Kerr: I love watching tide pools. In a seaside tide pool, shells and other marine objects serve as solid sanctuaries, as little life abodes, amidst the roars of clashing waves. Amidst this tumult, hidden life forms and essences emerge for a brief flash then hide back in the background, like an evasive sand crab. As artists and humans, we all get brief flashes of insight, flashing epiphanies of color and light just like the intense green flashes that occasionally appear amidst Rocky Point sunsets. But just a flash, then it's gone. The same effect can happen to the viewer of a painting who actively creates a meaning in the scene. They can have flashes of temporary and evolving insight, just like I do when I'm painting. Before I start, I make tentative plans. But as I start, the painting takes on a life of its own. I never know exactly where it's going to go. It's a magical process, the true joy of art.
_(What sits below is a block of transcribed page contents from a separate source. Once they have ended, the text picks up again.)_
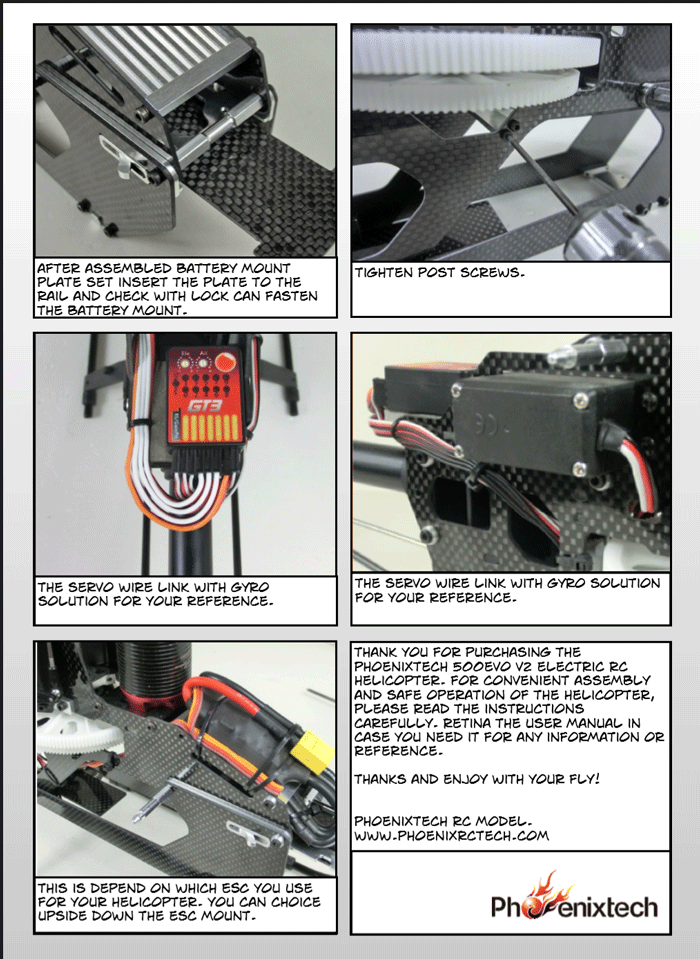 AFTER ASSEMBLED BATTERY MOUNT PLATE SET INSERT THE PLATE TO THE RAIL AND CHECK WITH LOCK CAN FASTEN THE BATTERY MOUNT.

TIGHTEN POST SCREWS.

GT3

THE SERVO WIRE LINK WITH GYRO SOLUTION FOR YOUR REFERENCE.

THE SERVO WIRE LINK WITH GYRO SOLUTION FOR YOUR REFERENCE.

THIS IS DEPEND ON WHICH ESC YOU USE FOR YOUR HELICOPTER. YOU CAN CHOICE UPSIDE DOWN THE ESC MOUNT.

THANK YOU FOR PURCHASING THE PHOENIXTECH 500EVO V2 ELECTRIC RC HELICOPTER. FOR CONVENIENT ASSEMBLY AND SAFE OPERATION OF THE HELICOPTER, PLEASE READ THE INSTRUCTIONS CAREFULLY. RETINA THE USER MANUAL IN CASE YOU NEED IT FOR ANY INFORMATION OR REFERENCE.

THANKS AND ENJOY WITH YOUR FLY!

PHOENIXTECH RC MODEL.
WWW.PHOENIXRCTECH.COM

Phoenixtech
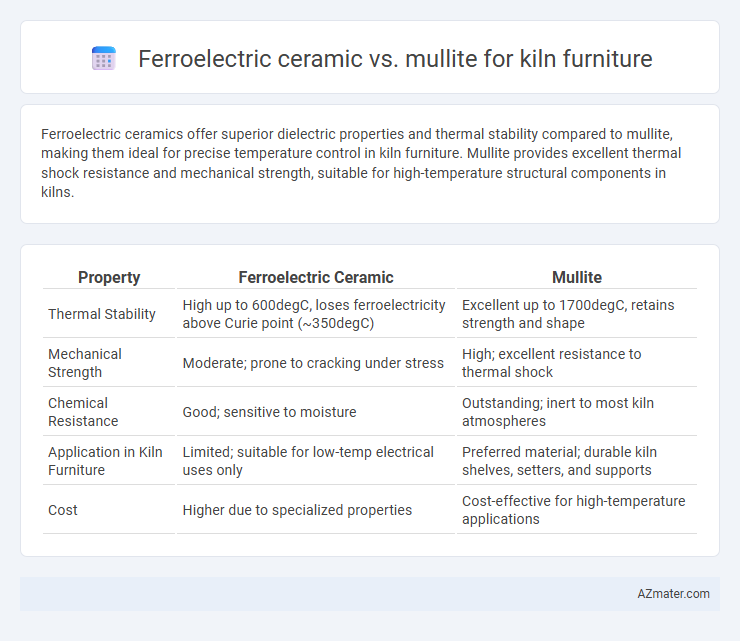 Ferroelectric ceramic vs. mullite for kiln furniture

Ferroelectric ceramics offer superior dielectric properties and thermal stability compared to mullite, making them ideal for precise temperature control in kiln furniture. Mullite provides excellent thermal shock resistance and mechanical strength, suitable for high-temperature structural components in kilns.

| Property | Ferroelectric Ceramic | Mullite |
|---|---|---|
| Thermal Stability | High up to 600degC, loses ferroelectricity above Curie point (~350degC) | Excellent up to 1700degC, retains strength and shape |
| Mechanical Strength | Moderate; prone to cracking under stress | High; excellent resistance to thermal shock |
| Chemical Resistance | Good; sensitive to moisture | Outstanding; inert to most kiln atmospheres |
| Application in Kiln Furniture | Limited; suitable for low-temp electrical uses only | Preferred material; durable kiln shelves, setters, and supports |
| Cost | Higher due to specialized properties | Cost-effective for high-temperature applications |

AZmater.com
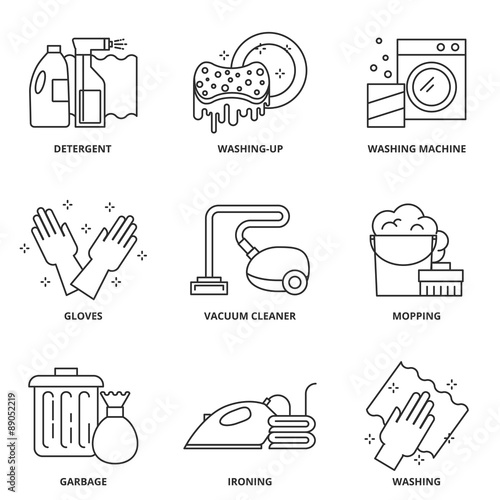 DETERGENT

WASHING-UP

WASHING MACHINE

GLOVES

VACUUM CLEANER

MOPPING

GARBAGE

IRONING

WASHING

Adobe Stock | #89052219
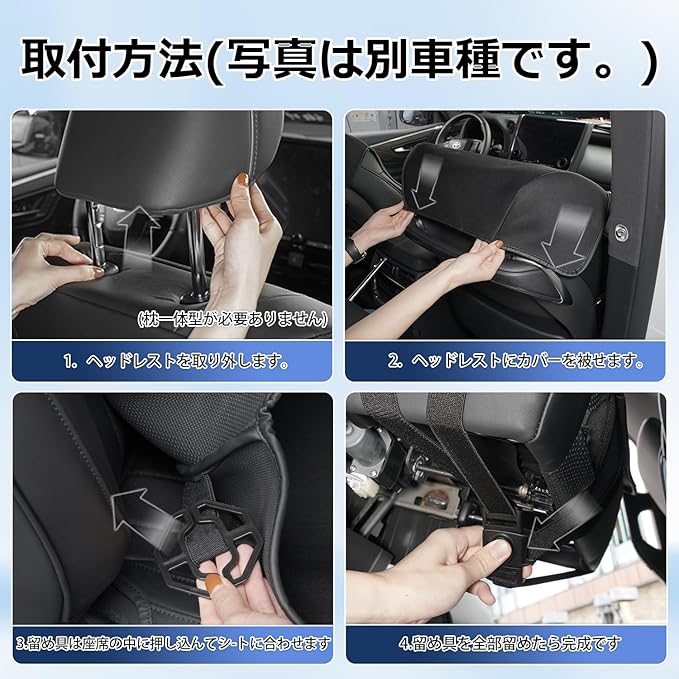 取付方法(写真は別車種です。)

(枕一体型が必要ありません)

1. ヘッドレストを取り外します。

2. ヘッドレストにカバーを被せます。

3.留め具は座席の中に押し込んでシートに合わせます

4.留め具を全部留めたら完成です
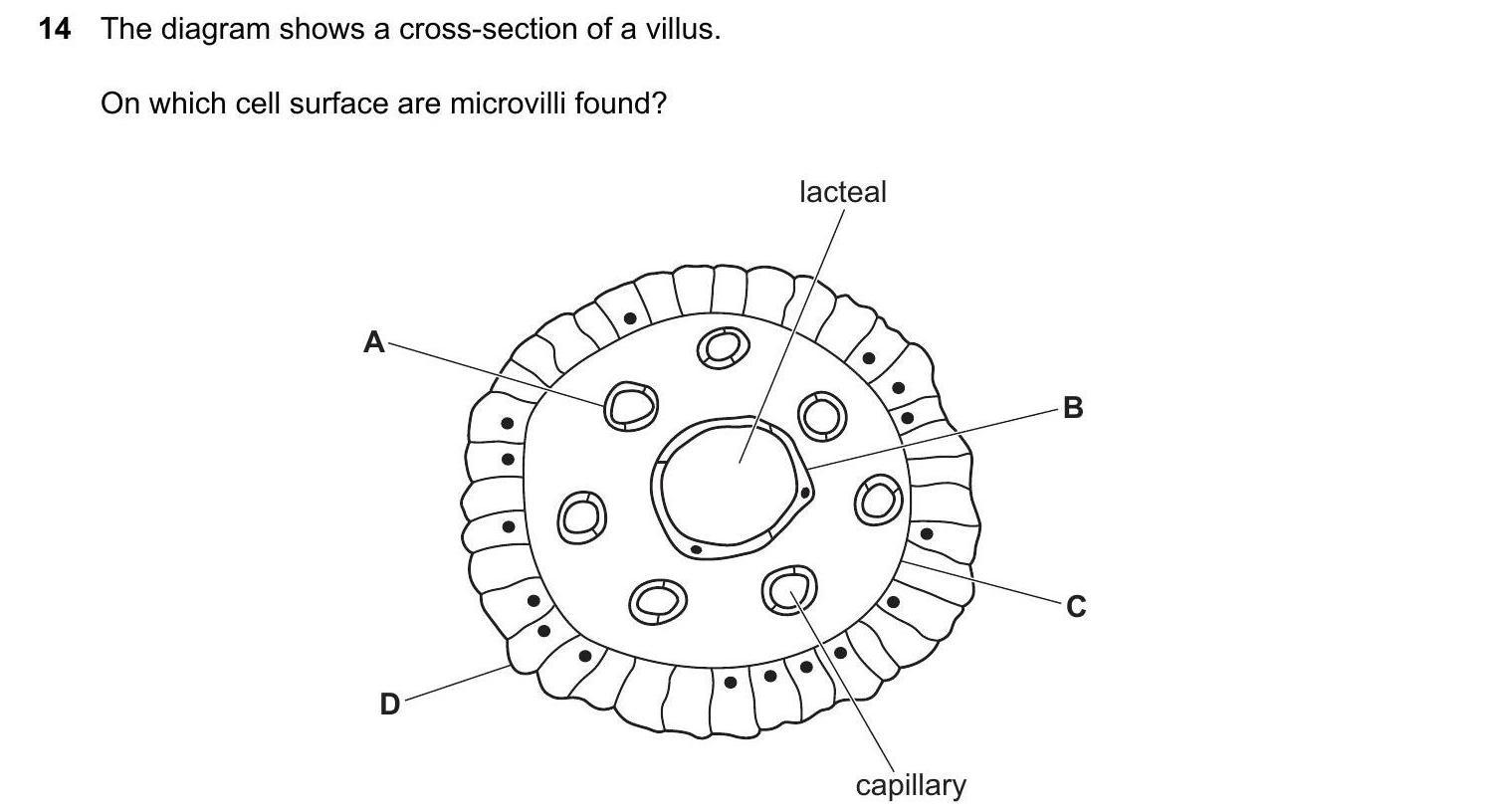 14 The diagram shows a cross-section of a villus.

On which cell surface are microvilli found?

lacteal

A

B

C

D

capillary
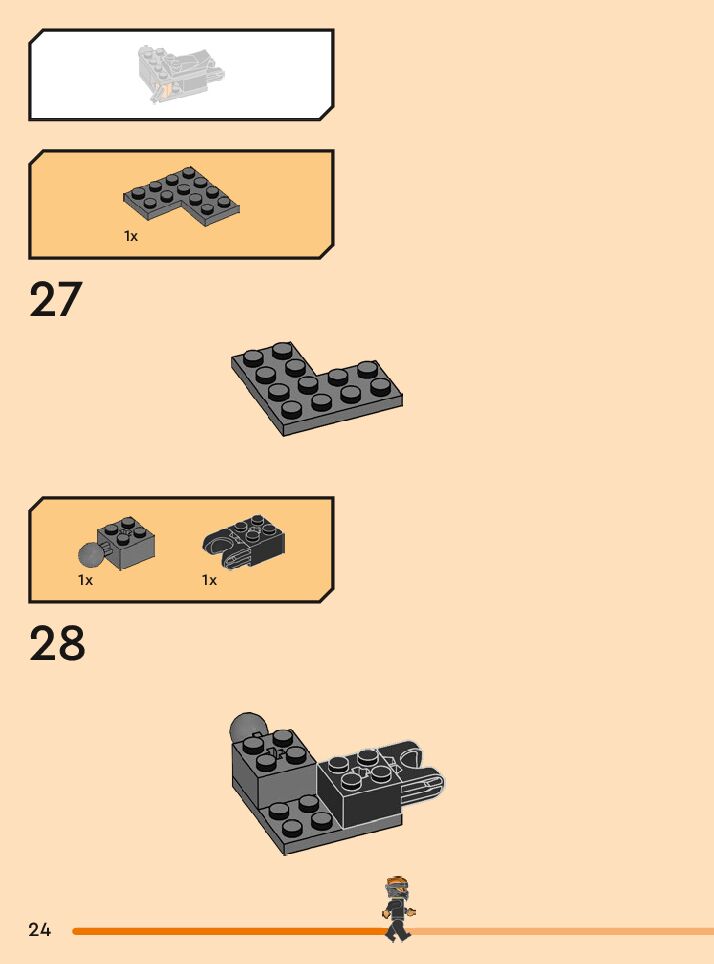 1x

27

1x

1x

28

24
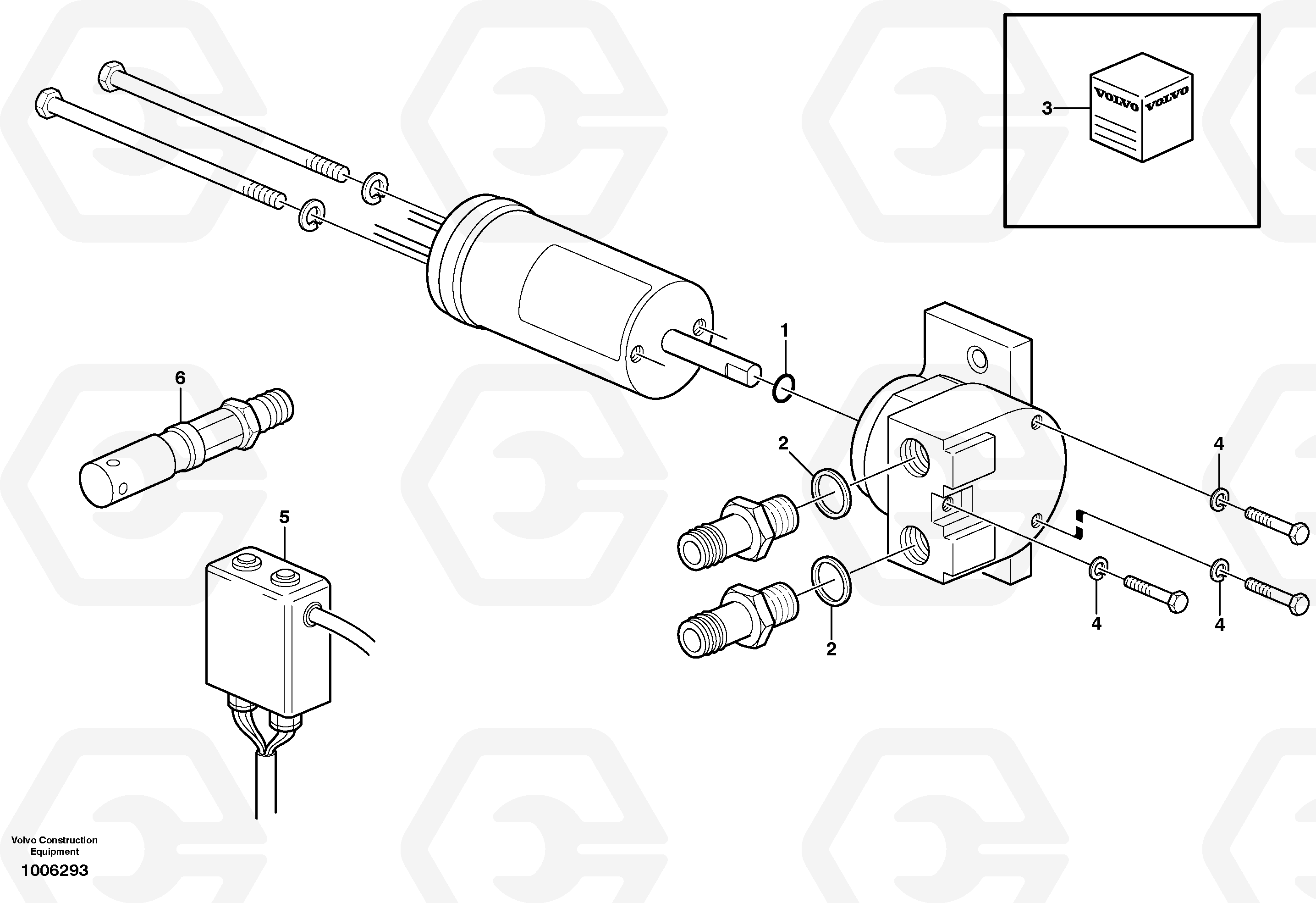 3
VOLVO VOLVO
1
6
2
4
5
4
4
2
Volvo Construction Equipment
1006293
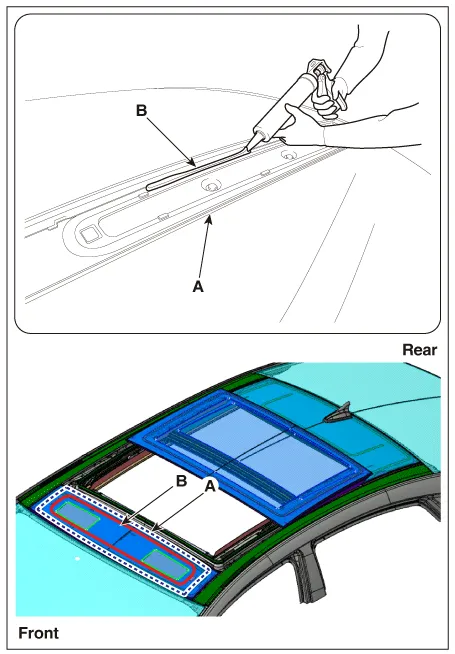 B

A

Rear

B A

Front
Interviewer:  Your photographs seem at variance with your paintings. They have an understated, almost haunting sepia color tone. The photos are of an array of ancient Mexican scenes-chapels and churches and aqueducts and calvaros. Unlike the color and swirl of the paintings,  the photos convey ancient structures and architectures. How do they connect to the paintings?


Kerr: I photographed the scenes in the interiors of Mexico where life and civilization had once flourished. But over time the structures were mysteriously abandoned and left to the natural elements. While the paintings convey the mysteries of present creation, the photos hopefully convey the quiet majesty of the past, which remain a part of us. But all things in art and nature are created but eventually fade away.


Interviewer: Many of the photos show doors, seen both from the inside and the outside.


Kerr: Entrances and exits. We enter the art work, the old cathedral for a brief while, perhaps attain a brief glimpse of truth, then we must exit. It's the nature of art. It's the nature of life. Entrances and Exits. Nature, art, and life. That's what the exhibit attempts to convey.